同じ体育教師、教官室では机を並べる。達の知見を授かりたいと思うのは後輩としては当然だった。
「異動されたしょっぱなに飲みにお誘いしました。惜しむものはないから何でも聞いて、と言っていただきました」
テレビで野球中継を見ていて気になったことをスマホにメモして翌日、達に尋ねる。
「朝、椅子に座る前に、おはようございます、野球談議していいですかって。野球の話は明確に答えが返ってくる。ためになることばかりです」
春季大会、小宅は監督になって4大会目にして初めて公式戦で勝利した。次に対戦するであろう私学の試合を一緒に見に行ってもらって、学ばせてもらったという。投手のクイックモーションのタイムを計って、普通に走れば盗塁可能なことを確認した。二塁盗塁のときはセカンドがカバーに入ることなども頭に入れた。

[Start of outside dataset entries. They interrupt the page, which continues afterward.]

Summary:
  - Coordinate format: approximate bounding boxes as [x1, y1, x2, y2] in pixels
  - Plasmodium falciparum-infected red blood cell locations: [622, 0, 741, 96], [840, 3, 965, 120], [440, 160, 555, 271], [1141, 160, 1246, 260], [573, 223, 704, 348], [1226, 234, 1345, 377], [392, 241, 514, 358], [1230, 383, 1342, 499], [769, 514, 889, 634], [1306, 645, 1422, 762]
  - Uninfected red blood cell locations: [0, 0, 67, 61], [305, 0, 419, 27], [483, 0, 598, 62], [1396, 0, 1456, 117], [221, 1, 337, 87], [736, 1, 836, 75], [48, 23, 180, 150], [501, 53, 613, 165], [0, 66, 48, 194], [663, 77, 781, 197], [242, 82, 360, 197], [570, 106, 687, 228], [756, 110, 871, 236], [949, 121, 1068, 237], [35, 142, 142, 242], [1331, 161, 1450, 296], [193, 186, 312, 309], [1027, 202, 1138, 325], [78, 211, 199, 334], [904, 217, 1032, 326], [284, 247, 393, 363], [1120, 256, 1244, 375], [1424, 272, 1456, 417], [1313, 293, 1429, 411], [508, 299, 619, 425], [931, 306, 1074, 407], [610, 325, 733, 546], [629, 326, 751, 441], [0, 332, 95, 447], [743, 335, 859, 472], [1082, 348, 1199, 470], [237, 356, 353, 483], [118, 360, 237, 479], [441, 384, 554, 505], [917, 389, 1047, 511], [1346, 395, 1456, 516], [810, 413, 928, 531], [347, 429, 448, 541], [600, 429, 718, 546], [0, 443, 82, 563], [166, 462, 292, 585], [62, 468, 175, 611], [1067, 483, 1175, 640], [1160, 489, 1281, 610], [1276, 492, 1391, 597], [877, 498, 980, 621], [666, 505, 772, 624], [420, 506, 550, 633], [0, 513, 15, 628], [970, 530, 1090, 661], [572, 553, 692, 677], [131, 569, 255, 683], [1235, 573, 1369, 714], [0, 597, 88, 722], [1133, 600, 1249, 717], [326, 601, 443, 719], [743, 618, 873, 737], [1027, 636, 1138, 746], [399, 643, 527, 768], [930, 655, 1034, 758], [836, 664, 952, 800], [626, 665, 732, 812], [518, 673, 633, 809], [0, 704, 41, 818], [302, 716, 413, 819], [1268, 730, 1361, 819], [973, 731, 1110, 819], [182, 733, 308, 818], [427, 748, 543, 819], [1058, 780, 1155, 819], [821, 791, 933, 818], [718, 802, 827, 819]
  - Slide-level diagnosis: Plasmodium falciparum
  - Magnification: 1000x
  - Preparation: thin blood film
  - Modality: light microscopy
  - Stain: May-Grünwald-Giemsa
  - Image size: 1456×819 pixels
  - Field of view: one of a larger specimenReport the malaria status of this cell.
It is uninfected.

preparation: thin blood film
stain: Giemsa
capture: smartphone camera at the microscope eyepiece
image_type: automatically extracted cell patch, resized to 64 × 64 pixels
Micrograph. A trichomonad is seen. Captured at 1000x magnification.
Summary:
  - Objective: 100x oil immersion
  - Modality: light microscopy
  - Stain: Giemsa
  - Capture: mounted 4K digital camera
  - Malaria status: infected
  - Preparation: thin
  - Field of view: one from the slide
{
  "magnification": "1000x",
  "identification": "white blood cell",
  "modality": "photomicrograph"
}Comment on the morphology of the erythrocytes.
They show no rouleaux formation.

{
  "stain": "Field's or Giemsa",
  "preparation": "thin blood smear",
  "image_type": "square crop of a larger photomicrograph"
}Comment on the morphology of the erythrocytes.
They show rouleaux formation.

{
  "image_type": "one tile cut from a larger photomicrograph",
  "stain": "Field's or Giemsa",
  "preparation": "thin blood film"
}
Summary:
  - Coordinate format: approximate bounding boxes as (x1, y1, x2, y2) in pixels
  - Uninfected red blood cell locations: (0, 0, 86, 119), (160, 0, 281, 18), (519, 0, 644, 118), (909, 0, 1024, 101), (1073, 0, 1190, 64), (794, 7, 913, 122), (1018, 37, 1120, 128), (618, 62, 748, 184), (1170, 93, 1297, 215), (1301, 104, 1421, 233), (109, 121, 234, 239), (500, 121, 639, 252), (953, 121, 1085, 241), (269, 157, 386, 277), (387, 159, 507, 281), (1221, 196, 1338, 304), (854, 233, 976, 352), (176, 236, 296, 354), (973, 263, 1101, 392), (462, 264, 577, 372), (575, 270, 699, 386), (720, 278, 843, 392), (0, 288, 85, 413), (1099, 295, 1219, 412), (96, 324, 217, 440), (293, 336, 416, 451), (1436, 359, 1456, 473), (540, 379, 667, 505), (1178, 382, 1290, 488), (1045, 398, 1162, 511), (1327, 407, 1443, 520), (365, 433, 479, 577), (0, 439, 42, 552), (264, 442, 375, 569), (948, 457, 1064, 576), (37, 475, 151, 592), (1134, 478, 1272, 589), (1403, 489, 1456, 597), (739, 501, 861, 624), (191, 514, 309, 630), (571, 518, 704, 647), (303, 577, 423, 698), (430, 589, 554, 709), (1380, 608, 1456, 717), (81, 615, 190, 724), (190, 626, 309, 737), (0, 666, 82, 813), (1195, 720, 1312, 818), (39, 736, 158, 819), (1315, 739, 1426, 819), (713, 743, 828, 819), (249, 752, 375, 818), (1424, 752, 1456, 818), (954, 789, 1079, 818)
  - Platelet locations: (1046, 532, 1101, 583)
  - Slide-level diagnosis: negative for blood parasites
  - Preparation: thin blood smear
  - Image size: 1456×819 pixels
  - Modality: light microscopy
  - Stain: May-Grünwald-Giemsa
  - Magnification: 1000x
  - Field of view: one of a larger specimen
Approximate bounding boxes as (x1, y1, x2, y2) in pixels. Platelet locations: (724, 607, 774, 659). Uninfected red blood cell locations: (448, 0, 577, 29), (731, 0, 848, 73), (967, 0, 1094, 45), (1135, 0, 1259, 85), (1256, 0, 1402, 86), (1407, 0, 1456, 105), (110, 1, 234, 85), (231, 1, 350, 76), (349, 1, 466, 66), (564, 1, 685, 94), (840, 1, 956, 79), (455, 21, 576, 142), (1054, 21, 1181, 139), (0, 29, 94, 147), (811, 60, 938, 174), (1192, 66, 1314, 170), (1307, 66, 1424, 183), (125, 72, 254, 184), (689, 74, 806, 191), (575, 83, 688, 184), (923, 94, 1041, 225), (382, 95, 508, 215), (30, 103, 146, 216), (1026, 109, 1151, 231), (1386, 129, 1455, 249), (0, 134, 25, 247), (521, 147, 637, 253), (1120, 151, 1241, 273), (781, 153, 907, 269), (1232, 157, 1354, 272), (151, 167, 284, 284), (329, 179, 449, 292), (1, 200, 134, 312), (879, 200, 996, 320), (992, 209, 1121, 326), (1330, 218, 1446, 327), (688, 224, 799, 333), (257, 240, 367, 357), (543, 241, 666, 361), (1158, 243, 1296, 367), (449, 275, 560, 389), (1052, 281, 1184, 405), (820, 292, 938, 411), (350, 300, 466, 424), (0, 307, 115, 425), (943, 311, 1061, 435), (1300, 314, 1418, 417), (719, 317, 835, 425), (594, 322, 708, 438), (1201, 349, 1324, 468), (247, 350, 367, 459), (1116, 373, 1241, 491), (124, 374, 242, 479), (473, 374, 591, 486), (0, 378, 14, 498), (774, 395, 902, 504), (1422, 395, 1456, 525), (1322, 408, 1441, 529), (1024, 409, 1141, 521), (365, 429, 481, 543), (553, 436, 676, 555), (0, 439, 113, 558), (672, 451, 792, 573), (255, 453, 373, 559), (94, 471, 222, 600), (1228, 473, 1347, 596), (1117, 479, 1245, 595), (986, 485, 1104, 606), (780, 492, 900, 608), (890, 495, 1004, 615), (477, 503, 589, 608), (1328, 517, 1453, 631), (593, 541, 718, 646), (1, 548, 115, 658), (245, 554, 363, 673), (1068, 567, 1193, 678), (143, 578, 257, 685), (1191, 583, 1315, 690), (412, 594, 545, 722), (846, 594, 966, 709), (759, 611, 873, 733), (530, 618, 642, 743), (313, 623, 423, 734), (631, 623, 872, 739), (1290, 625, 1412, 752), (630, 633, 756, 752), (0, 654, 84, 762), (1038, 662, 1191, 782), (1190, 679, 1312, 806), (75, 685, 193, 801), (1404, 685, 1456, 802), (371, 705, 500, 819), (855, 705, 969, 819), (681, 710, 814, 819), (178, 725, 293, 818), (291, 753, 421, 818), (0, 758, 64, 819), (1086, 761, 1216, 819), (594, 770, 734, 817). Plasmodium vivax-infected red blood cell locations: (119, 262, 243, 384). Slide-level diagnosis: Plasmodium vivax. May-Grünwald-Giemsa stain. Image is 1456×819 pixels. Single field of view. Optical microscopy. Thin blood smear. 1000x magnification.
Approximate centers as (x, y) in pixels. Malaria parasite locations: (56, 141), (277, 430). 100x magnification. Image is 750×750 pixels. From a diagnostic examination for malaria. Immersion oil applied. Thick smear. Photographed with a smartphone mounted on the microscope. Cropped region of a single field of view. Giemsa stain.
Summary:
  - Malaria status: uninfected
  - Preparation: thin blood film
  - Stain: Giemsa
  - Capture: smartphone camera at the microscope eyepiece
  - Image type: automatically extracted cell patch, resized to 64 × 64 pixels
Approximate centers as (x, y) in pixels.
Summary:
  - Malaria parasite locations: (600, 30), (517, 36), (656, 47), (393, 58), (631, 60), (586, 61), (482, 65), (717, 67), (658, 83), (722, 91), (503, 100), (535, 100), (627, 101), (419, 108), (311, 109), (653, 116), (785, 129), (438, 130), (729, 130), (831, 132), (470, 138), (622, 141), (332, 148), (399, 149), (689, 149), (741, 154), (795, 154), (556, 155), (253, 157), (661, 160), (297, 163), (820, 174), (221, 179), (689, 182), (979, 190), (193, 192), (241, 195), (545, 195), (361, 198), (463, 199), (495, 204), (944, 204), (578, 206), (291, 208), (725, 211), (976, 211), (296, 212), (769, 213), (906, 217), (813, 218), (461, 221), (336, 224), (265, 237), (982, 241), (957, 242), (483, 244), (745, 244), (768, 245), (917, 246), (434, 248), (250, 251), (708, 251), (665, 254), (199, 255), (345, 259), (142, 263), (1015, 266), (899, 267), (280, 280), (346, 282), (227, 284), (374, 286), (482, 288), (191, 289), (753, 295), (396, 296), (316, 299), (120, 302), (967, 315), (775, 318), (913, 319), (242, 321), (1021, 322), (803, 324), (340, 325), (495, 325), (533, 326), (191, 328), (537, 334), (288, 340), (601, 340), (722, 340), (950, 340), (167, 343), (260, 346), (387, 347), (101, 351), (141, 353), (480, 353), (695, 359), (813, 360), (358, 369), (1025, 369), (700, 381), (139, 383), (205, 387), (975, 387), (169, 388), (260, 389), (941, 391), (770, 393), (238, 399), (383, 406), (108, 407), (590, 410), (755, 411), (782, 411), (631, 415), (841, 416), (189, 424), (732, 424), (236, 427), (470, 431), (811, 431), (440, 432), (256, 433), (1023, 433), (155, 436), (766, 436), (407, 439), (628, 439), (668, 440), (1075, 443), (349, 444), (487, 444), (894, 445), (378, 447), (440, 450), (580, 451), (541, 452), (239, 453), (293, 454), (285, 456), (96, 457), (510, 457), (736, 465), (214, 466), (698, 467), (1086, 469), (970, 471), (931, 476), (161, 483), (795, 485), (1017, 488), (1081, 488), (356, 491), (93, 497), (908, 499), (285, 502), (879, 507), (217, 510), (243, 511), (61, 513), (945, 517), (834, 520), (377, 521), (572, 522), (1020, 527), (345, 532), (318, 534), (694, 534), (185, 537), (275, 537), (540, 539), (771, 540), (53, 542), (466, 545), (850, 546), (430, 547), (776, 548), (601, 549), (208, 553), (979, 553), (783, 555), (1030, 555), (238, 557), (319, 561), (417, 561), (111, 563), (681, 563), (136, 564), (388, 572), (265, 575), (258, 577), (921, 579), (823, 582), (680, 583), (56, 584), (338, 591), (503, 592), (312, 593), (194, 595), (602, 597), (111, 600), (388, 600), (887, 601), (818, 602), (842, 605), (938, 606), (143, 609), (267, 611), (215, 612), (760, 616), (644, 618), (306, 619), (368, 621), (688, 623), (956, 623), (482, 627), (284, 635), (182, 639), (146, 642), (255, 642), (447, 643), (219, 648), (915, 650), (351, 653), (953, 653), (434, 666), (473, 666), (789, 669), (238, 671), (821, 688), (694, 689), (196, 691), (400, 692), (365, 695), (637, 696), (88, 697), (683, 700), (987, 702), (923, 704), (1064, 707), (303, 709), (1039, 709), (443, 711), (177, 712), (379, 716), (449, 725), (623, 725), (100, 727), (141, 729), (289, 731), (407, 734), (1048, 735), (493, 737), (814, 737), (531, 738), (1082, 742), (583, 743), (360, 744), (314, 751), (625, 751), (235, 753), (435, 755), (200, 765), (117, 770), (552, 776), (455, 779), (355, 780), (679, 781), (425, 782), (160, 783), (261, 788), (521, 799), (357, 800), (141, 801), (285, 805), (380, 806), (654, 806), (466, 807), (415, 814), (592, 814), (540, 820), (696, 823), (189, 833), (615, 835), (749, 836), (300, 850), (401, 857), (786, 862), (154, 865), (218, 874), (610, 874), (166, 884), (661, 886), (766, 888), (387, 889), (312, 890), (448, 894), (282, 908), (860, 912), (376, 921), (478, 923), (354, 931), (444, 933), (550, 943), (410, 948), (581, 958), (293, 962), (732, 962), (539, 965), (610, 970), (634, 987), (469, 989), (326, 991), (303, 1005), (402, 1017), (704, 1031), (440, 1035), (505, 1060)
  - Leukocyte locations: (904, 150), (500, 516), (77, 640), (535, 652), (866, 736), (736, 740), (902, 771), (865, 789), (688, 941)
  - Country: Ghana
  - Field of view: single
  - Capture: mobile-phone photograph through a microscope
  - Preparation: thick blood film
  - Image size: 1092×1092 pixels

「見る視点が僕と全然、違ったのでほんとに参考になりました。その後、直ぐに達先生の教え子がまだ3年生で残っている寝屋川との練習試合を組んでいて復習が出来ました」
「達先生の言葉を借りるとできるようになる」
この私学には惜しくも1点差で負けてしまったが、達野球の一部を伝授されたわけだ。
達は言語化が上手いと感心する。
「僕は感覚で伝えてしまうんですが、達先生の言葉を借りて子供らに言うと、できるようになっていく。言葉のチョイスがわかり易くて、なるほどと納得します」
小宅はサインを出さない監督だ。大学でノーサイン野球をやっていて楽しかったからだ。今の都島工の子たちなら、その感覚を面白がってやってくれると思って続けていた。そこに達が企業秘密であろうサインの出し方を教えてくれたという。小宅は考え直してサインを出してみようと思ったそうだ。
「達先生にもサインを出します、って言ったんです。でも、ダメダメ、って。自分が思ってることを今まで通りやらんと、と」
自分で信じる指導を突き詰めていく覚悟を決めた。